Дорога в жизнь начиналась с водки с картошкой. Водку пили, картошку собирали, совмещение этих занятий называлось счастье труда.
На этой дороге меня и сбил автобус. Мы шли по обочине с поля на обед и любили Чехова. Чехов гениально сказал об идиотизме сельской жизни.
Автобус смахнул меня по касательной в левый бок и плечо. Я осознал толчок и полет, открутил высокое сальто и пришел на бок, сгруппировавшись. Когда я вскочил, зеленый автобус небыстро удалялся, вихляя. Потом мне сказали, что он был желтый с синим низом. Наложение цветов.
Во-первых, штаны у меня лопнули с боков по швам, и отворились спереди до колен, как отстегнутые флотские клеши. И я пошел, держа штаны руками. Во-вторых, я упал головой в двадцати сантиметрах от здорового валуна, и еще долго переживал. В-третьих, судьба посулила, что нет мне добра от сельскохозяйственных работ. В-четвертых, вместо обеда меня тошнило.
Колхоз предавался трем занятиям: а) спивался, б) разбегался, в) выполнял план. С первыми двумя пунктами он успешно справлялся сам, в третьем требовал помощи. Народ бросали на помощь. Вдохнув сельского воздуха, народ начинал спиваться и разбегаться.
Итак, по утрам бригадир ставил нам дневное задание. Корячась носом книзу, нерадивые рабы ковыряли из борозд картошку и бросали в ведра. Начиналась изжога. Сельский пекарь был редкий умелец. От его черных глиняных буханок аж скрючивало. А с наклоном жгло душу от пупка до ноздрей.
Наполненное ведро высыпали в ящик. Полный трехведерный ящик опорожнялся в тракторный прицеп. Это был небольшой, полутонный кузов. А трактор был типа мини-«Беларусь». Садовый ДТ-20. Простая колесная машина.
Это была дурацкая работа по дурацким расценкам. У земледельца вообще мало шансов разбогатеть. Но поправить свое положение можно.

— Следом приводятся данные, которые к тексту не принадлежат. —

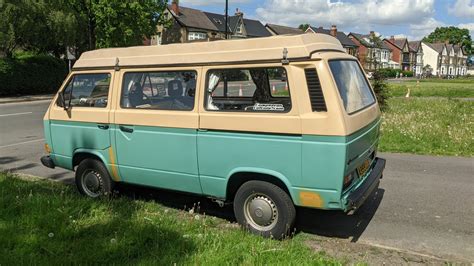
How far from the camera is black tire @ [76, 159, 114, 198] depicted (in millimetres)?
5578

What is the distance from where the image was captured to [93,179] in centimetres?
571

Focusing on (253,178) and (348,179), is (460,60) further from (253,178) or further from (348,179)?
(253,178)

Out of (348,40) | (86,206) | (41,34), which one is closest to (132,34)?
(41,34)

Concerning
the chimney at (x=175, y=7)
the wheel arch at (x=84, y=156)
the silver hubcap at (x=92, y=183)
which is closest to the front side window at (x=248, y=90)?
the wheel arch at (x=84, y=156)

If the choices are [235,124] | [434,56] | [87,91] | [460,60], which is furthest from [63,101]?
[460,60]

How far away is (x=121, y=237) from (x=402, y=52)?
11490 cm

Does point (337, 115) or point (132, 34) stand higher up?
point (132, 34)

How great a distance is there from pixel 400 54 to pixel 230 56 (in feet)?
369

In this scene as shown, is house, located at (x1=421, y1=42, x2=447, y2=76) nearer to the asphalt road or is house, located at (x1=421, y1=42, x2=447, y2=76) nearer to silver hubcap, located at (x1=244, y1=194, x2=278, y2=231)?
the asphalt road

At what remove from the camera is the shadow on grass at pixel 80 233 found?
3.79 m

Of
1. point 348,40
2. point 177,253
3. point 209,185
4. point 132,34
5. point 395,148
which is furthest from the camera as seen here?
point 348,40

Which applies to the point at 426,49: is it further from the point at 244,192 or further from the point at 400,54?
the point at 244,192

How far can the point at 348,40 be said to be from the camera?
93.8 m

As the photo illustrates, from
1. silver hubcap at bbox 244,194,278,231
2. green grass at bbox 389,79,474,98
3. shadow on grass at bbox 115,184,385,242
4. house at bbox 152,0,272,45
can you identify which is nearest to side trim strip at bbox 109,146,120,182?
shadow on grass at bbox 115,184,385,242
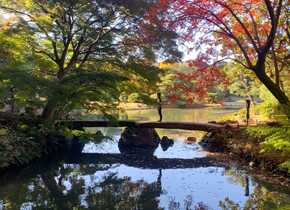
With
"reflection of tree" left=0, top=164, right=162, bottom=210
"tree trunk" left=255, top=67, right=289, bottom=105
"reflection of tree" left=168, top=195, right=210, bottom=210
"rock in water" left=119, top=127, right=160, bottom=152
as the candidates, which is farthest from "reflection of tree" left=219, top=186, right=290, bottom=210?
"rock in water" left=119, top=127, right=160, bottom=152

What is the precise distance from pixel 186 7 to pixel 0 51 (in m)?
7.58

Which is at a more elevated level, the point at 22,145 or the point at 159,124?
the point at 159,124

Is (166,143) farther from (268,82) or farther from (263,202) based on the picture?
(263,202)

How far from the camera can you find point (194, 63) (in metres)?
11.6

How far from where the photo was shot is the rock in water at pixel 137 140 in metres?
17.2

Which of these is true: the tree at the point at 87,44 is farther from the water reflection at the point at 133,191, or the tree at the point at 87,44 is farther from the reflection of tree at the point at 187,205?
the reflection of tree at the point at 187,205

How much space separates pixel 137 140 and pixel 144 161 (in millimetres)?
3181

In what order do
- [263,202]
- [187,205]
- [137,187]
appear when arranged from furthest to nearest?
[137,187] < [263,202] < [187,205]

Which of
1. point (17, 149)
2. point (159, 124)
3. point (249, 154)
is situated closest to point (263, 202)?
point (249, 154)

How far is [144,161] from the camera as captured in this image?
14.2 m

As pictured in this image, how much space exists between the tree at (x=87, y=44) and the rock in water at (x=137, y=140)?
311 cm

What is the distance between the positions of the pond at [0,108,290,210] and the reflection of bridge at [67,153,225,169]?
0.04 meters

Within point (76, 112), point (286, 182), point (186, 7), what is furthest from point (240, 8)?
point (76, 112)

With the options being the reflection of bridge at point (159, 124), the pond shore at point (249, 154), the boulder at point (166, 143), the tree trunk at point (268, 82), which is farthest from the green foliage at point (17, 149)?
the tree trunk at point (268, 82)
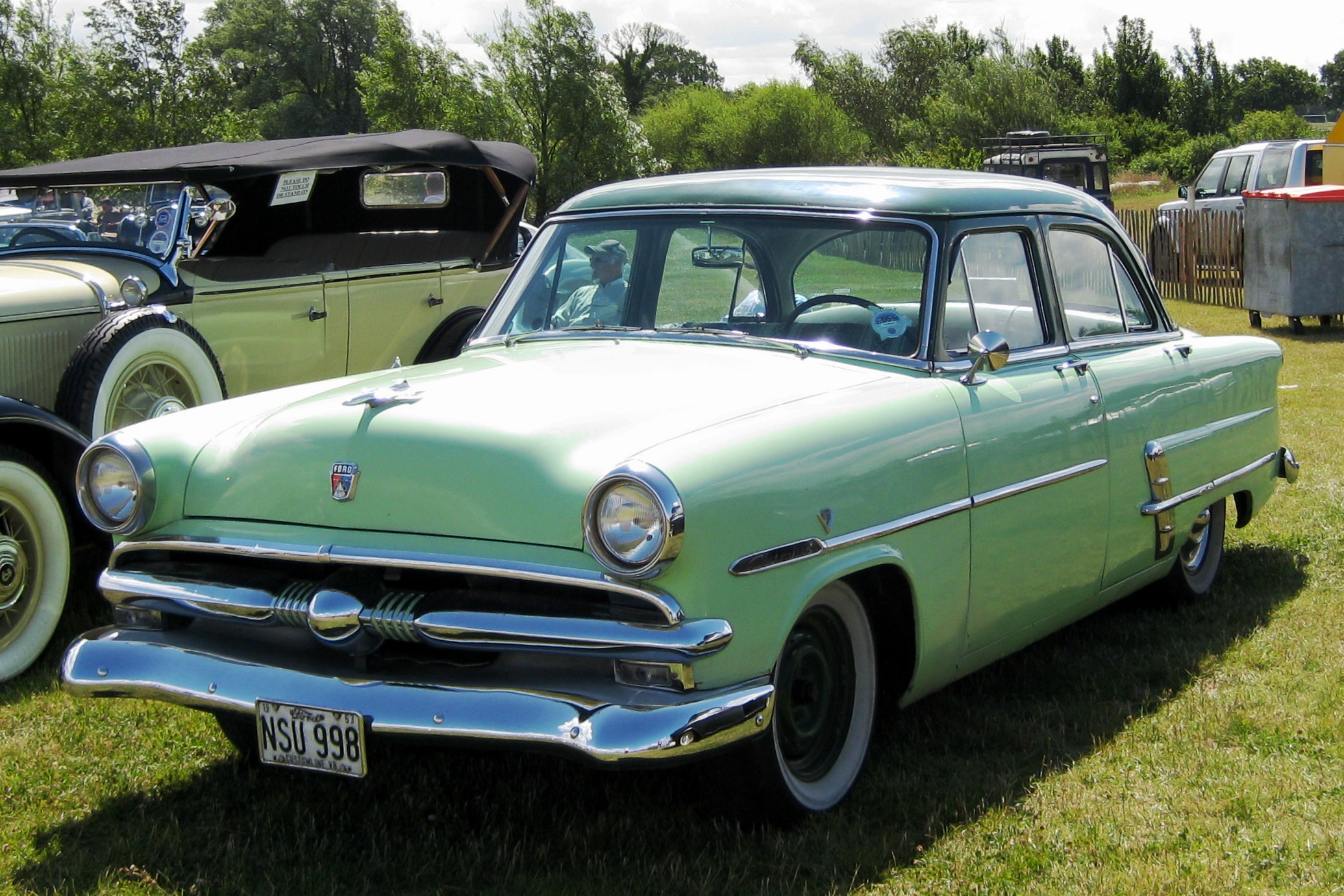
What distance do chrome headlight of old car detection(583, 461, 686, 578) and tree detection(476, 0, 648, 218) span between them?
2932cm

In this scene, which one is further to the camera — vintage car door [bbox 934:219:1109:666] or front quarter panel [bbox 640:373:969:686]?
vintage car door [bbox 934:219:1109:666]

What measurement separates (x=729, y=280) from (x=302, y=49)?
2612 inches

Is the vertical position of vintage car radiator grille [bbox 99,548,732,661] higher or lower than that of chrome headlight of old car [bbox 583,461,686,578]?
lower

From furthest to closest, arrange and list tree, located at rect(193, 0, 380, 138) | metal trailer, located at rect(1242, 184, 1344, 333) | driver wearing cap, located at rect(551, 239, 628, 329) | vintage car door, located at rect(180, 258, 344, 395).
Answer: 1. tree, located at rect(193, 0, 380, 138)
2. metal trailer, located at rect(1242, 184, 1344, 333)
3. vintage car door, located at rect(180, 258, 344, 395)
4. driver wearing cap, located at rect(551, 239, 628, 329)

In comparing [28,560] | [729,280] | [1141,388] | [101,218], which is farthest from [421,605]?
[101,218]

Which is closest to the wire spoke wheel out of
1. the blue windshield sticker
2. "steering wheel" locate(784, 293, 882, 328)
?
"steering wheel" locate(784, 293, 882, 328)

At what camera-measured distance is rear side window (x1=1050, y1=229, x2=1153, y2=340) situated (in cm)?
468

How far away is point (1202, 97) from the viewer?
58938mm

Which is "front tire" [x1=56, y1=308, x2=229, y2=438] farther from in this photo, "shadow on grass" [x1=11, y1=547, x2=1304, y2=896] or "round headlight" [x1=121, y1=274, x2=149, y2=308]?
"shadow on grass" [x1=11, y1=547, x2=1304, y2=896]

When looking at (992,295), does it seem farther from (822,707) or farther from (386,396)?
(386,396)

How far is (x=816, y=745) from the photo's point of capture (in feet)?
11.5

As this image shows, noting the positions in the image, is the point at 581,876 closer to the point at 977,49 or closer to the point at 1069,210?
the point at 1069,210

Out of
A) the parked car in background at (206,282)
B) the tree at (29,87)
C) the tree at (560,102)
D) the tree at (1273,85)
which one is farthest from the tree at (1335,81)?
the parked car in background at (206,282)

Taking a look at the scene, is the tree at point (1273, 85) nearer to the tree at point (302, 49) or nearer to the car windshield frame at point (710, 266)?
the tree at point (302, 49)
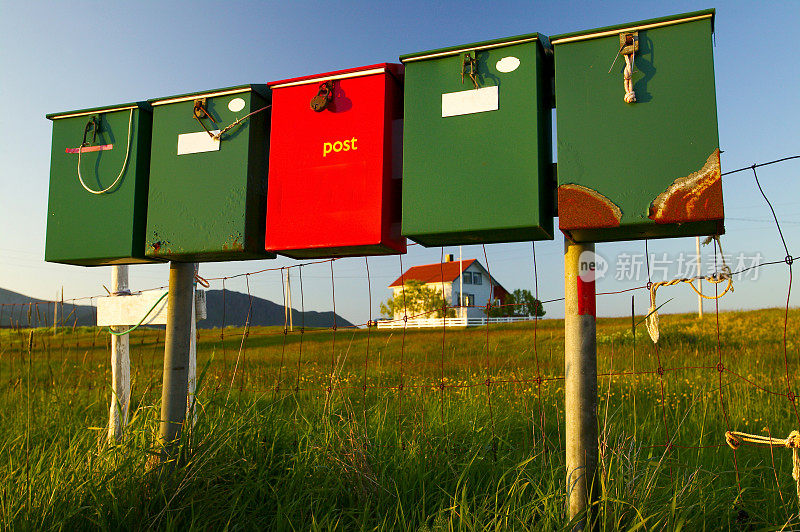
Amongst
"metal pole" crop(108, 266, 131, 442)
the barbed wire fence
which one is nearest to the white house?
the barbed wire fence

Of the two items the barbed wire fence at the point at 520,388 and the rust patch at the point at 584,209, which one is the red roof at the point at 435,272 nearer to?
the barbed wire fence at the point at 520,388

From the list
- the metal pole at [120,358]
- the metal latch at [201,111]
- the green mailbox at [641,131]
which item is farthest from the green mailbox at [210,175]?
the metal pole at [120,358]

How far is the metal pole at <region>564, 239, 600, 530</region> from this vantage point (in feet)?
5.56

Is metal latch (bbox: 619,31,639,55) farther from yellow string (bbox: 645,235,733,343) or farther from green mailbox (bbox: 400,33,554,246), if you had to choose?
yellow string (bbox: 645,235,733,343)

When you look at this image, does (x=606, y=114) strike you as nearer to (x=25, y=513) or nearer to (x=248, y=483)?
(x=248, y=483)

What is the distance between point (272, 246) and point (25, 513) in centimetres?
131

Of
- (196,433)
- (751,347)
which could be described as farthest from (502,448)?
(751,347)

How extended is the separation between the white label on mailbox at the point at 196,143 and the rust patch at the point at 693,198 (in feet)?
5.35

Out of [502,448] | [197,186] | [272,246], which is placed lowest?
[502,448]

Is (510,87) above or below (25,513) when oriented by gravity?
above

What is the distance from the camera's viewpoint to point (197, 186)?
206 centimetres

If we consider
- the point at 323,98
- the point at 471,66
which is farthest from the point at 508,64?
the point at 323,98

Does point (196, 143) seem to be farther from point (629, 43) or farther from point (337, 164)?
point (629, 43)

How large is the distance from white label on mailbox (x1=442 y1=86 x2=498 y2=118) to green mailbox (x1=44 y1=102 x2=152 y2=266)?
136 centimetres
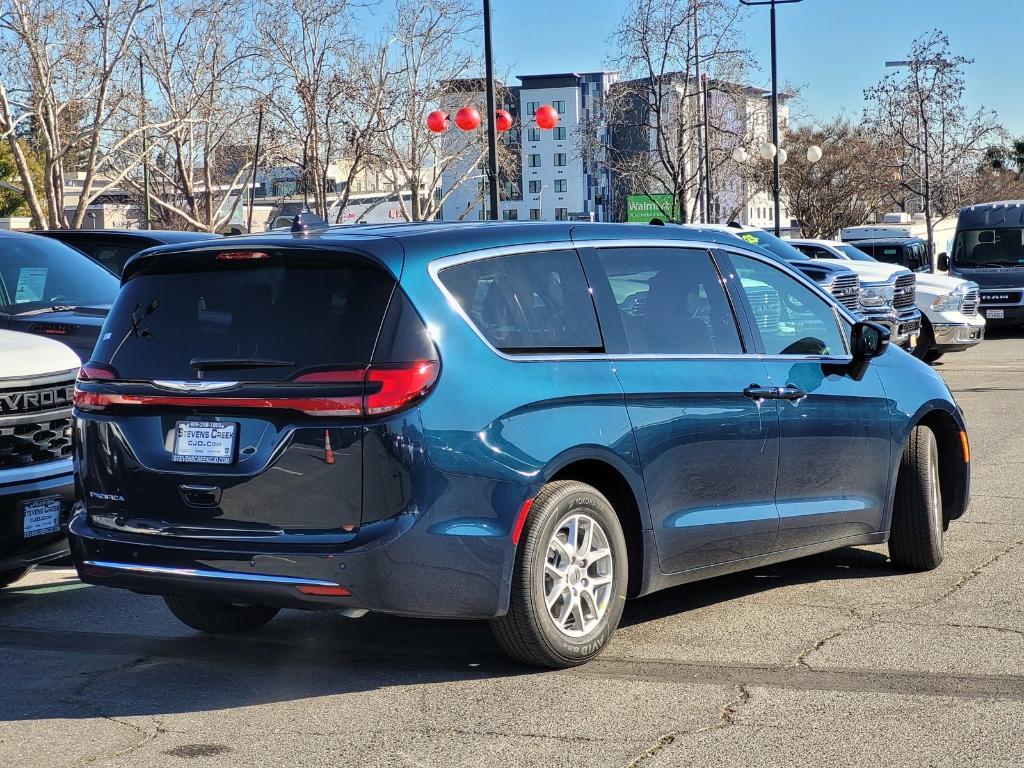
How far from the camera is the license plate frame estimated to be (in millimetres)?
6820

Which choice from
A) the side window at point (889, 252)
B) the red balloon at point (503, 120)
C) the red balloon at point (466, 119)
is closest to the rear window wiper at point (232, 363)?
the red balloon at point (466, 119)

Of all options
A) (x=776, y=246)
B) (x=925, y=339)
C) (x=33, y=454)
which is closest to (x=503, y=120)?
(x=776, y=246)

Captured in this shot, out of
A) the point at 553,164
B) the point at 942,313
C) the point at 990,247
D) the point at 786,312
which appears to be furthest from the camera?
the point at 553,164

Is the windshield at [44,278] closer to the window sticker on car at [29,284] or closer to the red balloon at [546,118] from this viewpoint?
the window sticker on car at [29,284]

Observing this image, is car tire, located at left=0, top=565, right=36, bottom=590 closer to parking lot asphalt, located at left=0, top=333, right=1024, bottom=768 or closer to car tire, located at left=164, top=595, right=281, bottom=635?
parking lot asphalt, located at left=0, top=333, right=1024, bottom=768

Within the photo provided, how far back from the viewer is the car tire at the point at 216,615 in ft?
20.6

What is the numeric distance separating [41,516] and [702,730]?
3541 mm

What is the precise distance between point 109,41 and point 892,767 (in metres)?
32.8

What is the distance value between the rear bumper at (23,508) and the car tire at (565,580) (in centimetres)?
247

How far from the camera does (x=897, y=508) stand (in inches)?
288

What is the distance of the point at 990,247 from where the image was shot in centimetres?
3014

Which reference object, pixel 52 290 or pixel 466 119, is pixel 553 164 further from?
pixel 52 290

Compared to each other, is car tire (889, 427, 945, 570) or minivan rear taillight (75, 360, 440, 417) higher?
minivan rear taillight (75, 360, 440, 417)

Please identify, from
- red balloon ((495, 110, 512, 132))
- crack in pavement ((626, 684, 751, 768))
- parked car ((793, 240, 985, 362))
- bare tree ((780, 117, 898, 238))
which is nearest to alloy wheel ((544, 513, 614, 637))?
crack in pavement ((626, 684, 751, 768))
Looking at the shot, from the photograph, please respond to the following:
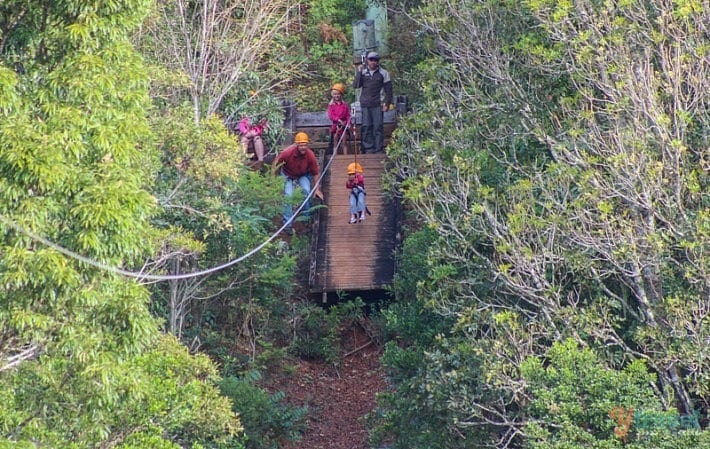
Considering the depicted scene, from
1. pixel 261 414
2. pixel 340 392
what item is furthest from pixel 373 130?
pixel 261 414

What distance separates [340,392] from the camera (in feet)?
71.9

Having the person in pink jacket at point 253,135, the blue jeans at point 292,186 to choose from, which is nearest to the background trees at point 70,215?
the blue jeans at point 292,186

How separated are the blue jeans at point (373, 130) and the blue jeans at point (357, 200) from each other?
2.36 meters

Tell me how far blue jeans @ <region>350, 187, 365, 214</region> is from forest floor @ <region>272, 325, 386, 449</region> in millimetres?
1992

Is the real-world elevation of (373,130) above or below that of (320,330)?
above

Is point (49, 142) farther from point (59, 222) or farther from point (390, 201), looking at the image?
point (390, 201)

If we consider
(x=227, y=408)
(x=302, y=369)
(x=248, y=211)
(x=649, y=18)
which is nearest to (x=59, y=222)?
(x=227, y=408)

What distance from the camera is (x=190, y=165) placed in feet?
55.4

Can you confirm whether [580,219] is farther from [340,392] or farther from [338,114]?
[338,114]

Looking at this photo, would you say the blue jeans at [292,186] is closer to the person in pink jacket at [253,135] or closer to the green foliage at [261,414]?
the person in pink jacket at [253,135]

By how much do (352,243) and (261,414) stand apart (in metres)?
4.91

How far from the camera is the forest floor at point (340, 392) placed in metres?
20.5

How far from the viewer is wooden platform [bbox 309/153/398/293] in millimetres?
22109

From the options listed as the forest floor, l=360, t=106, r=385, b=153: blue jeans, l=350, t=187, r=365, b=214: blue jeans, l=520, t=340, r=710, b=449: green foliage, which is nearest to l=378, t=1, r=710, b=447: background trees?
l=520, t=340, r=710, b=449: green foliage
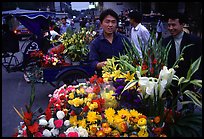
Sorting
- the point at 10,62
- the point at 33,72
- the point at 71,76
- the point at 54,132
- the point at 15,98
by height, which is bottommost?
the point at 15,98

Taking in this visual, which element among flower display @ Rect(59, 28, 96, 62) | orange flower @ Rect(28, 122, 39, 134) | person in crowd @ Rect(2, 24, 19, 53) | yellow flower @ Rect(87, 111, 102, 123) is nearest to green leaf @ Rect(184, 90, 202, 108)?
yellow flower @ Rect(87, 111, 102, 123)

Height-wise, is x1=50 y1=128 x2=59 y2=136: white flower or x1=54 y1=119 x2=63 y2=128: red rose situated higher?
x1=54 y1=119 x2=63 y2=128: red rose

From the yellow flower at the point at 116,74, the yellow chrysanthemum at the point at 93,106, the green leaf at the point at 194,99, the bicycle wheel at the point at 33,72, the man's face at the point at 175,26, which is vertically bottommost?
the bicycle wheel at the point at 33,72

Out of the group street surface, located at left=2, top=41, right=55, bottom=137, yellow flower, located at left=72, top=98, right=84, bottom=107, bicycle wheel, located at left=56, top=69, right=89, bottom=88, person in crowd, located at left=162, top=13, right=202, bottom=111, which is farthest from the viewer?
bicycle wheel, located at left=56, top=69, right=89, bottom=88

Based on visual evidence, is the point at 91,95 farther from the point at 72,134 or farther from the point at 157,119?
the point at 157,119

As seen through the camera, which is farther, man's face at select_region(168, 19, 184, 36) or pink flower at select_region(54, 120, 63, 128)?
man's face at select_region(168, 19, 184, 36)

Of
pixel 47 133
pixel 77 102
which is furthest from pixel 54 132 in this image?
pixel 77 102

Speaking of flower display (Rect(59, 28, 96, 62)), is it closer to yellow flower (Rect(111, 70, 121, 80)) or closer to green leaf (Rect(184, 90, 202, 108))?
yellow flower (Rect(111, 70, 121, 80))

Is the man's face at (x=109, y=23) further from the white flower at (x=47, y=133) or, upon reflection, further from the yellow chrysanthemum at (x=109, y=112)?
the white flower at (x=47, y=133)

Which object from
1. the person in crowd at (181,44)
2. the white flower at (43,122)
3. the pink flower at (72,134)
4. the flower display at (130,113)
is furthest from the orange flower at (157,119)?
the person in crowd at (181,44)

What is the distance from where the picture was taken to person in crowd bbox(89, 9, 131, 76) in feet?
11.3

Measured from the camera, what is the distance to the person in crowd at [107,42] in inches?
136

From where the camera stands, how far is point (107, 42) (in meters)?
3.55

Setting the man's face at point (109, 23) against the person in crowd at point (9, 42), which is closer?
the man's face at point (109, 23)
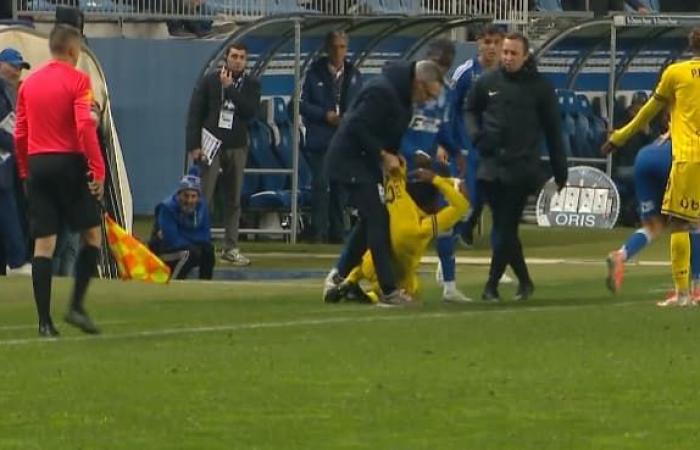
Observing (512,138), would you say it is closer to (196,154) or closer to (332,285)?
(332,285)

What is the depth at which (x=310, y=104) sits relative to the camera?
26500 mm

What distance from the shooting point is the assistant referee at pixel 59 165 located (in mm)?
15234

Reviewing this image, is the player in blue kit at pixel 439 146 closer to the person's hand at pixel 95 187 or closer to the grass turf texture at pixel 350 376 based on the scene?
the grass turf texture at pixel 350 376

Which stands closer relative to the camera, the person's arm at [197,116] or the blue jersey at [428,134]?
the blue jersey at [428,134]

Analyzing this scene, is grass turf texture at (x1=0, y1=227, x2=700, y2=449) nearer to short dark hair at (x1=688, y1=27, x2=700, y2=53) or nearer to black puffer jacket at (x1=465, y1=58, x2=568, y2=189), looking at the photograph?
black puffer jacket at (x1=465, y1=58, x2=568, y2=189)

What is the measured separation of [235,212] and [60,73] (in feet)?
31.9

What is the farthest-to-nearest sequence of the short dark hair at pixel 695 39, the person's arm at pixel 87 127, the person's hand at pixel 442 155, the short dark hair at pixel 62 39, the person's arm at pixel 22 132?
the person's hand at pixel 442 155 < the short dark hair at pixel 695 39 < the person's arm at pixel 22 132 < the short dark hair at pixel 62 39 < the person's arm at pixel 87 127

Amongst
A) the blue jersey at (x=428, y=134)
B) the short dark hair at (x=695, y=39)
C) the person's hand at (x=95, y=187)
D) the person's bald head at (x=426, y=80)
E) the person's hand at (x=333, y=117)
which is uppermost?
the short dark hair at (x=695, y=39)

– Пацаны, накидайте-ка мне кузовок картошечки получше, – сказал тракторист нам троим. Мы с Вовкой и Серегой держались вместе и в слабосильной команде делали что труднее. – Почище там, поровней!
И заржал. Он был рыжий, его звали Васькой, он был всегда поддат и всегда ржал. Иногда он ложился на полчаса поспать в траве у поля, а трактор вел по борозде от ящика до ящика один из нас. У руля ходил огромный люфт, а остальное примитивно.
– Вон там давай, там с верхнего края она посуше! – указывал и командовал он.
Кому и тракторист начальство. Работяге по фиг дым. Накидали и забыли.
И вот вечерняя идиллия. Кусты, пруд, закат, деревянный дом на холме. В кустах сырость, пруд воняет, в доме на нарах лежим мы, соломенные тюфяки пролеживаем. Небогатый ужин внутри бурчит, не может перевариться. Заходит один:
– Там к вам пришли. Зовут.
– Кого – зовут?
– Говорят – Мишка, Серега и Вовка.
Отродясь к нам в этой деревне никто не приходил. Бить? Так мы и на танцы не ходили…
– Возьмем-ка лопаты, – рассудил Серега. – Не помешают.
И мы с лопатами наготове крадемся на полусогнутых. А за кустом сидит наш Вася и ржет:
– Так копать понравилось, что и за стол с лопатой?
Он распахнул ватник, как петух крылья, возвещая заветный час. За пояс были заткнуты четыре бутылки. Так матросы бросались под танк. Мы не поняли, откуда что зачем.
– Так картошка! – ржал Васька. – Старушке ссыпал в подпол, Егоровне! Считай, по два рубля мешок. Двадцатку дала. Я уже одну выпил. И похмелиться оставил. А это ваше. Вместе. Вы чо?
Мы растроганно впечатлились. Возбудились. Сгоношили закуску: хлеб, огурцы и томатную пасту. Газету подстелить и кружку на каждого.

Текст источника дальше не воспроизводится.